Changes in custody regulations

In addition to issuing no-action letters, the SEC has modified regulations regarding the custody of digital assets. On September 30, a no-action letter permitted a state-chartered trust company to be classified as a bank under the Investment Advisers Act of 1940. This ruling allows various financial institutions, including venture capital firms and hedge funds, to utilize state-chartered companies for the custody of crypto assets.

The SEC indicated that this decision was contingent upon specific representations from the requesting entity, suggesting that differing facts could lead to alternative conclusions. This flexibility in regulatory interpretation could significantly impact the operational framework for many financial entities aspiring to engage with digital assets.

Streamlining exchange-traded products

Further changes were introduced when the SEC approved proposed rule changes that established generic listing standards for exchange-traded products (ETPs) involving spot commodities, including digital assets. This adjustment allows exchanges to list ETPs without the need for prior SEC approval, streamlining the process and potentially accelerating the launch of new crypto ETPs.

Chair Atkins emphasized that this initiative aims to maintain the United States as a leading market for digital assets while maximizing investor choice.

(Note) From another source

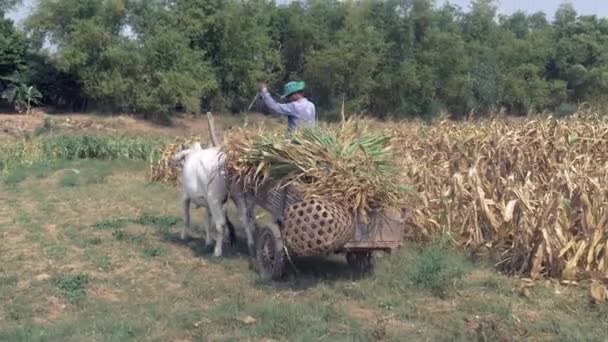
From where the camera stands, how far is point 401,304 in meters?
8.29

By removing barriers to access, these changes are expected to foster greater innovation in the crypto sector.

Future outlook for digital asset regulation

The U.S. Securities and Exchange Commission (SEC) is advancing toward clearer guidelines for the issuance and trading of digital assets. This initiative underscores the agency’s dedication to fostering innovation while ensuring investor protection. The SEC’s Spring 2025 Regulatory Agenda, published on September 4, 2025, outlines a commitment to establishing regulations that govern digital asset transactions, aiming to maintain a secure and robust market.

The administration’s focus on regulatory clarity is essential for positioning the United States as a global leader in blockchain technology and cryptocurrency. This strategy is designed to create an environment conducive to both regulatory oversight and crypto innovation, reflecting a balanced approach to emerging technologies.

The implications of the Trump administration on cryptocurrency regulation are significant. The Securities and Exchange Commission (SEC) has adopted a more accommodating stance towards digital assets. As the regulatory landscape evolves, stakeholders in the cryptocurrency market must remain vigilant and adapt to these developments to navigate the future effectively.